In diese Welt wird Ertan (Murathan Muslu, der schon in Dags Kuma überzeugte) nach einem zehnjährigen Gefängnisaufenthalt hinausgespült. Als Jugendlicher wurde er wegen Totschlags verurteilt, jetzt ist er auf Bewährung „draußen“. Am liebsten möchte Ertan das Geschehene verdrängen und vergessen. Doch die gewonnene Freiheit entpuppt sich bald als Sackgasse. In kalten, neonfarbenen Bildern sehen wir ihn durch ein nicht enden wollendes Beton-Labyrinth laufen – gleichsam der visualisierte Versuch, seine eigene Vergangenheit abzuschütteln. Und selbst wenn sich Ertan geändert hat: Sein Umfeld hat es nicht. Da ist noch der 15-jährige Mikail, den Umut Dag als Spiegelbild Ertans inszeniert. Er steht knapp davor, die gleichen Fehler zu begehen: Mikail dealt mit Tabletten und wird vom lokalen Mafia-Boss bedroht – erst viel später wird er erfahren, dass er Ertans Sohn ist.

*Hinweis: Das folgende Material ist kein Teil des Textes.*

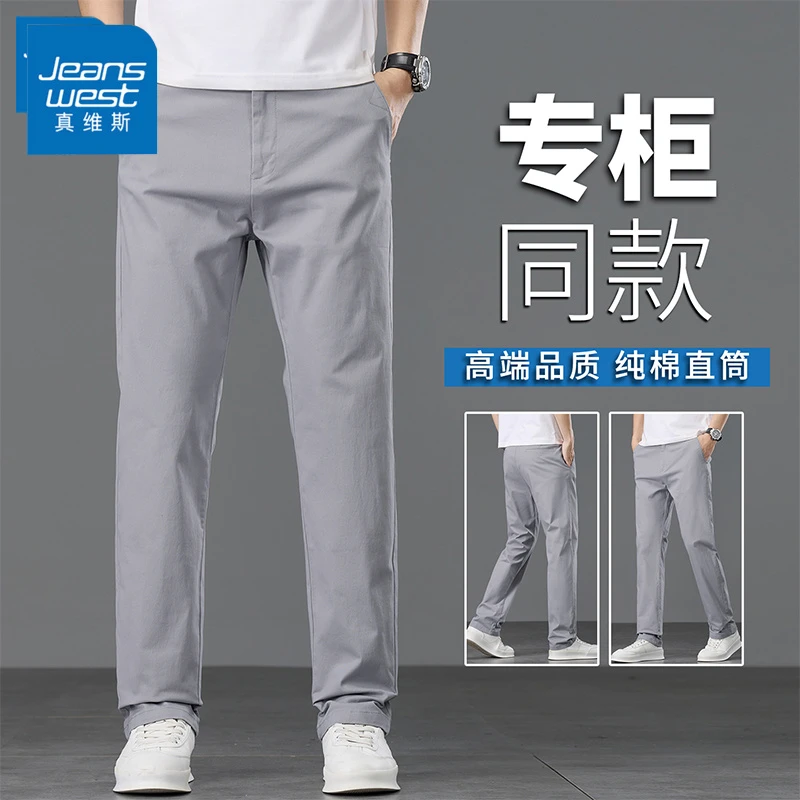 真维斯秋季新款男士休闲裤宽松直筒弹力男裤高品质商务百搭长裤子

Dags Milieuschilderungen erinnern nicht zufällig an die Werke von Spike Lee und Ken Loach. Auch diese siedeln ihre Filme in einem Umfeld von gesellschaftlichen Außenseitern an, die diesem – trotz vehementer Anstrengungen – nicht entkommen können. In Risse im Beton agiert eine brutale Männerkaste, die sich in fortwährenden Rangkämpfen langsam selbst zermalmt. Vor allem sind es Dags realistische, klare Bilder, die den Film von anderen heimischen Arbeiten in einem ähnlichen Umfeld abheben. Und nicht zuletzt der immer aufkommende Optimismus. Denn am Ende werden sich Vater und Sohn so nahe wie nie zuvor sein.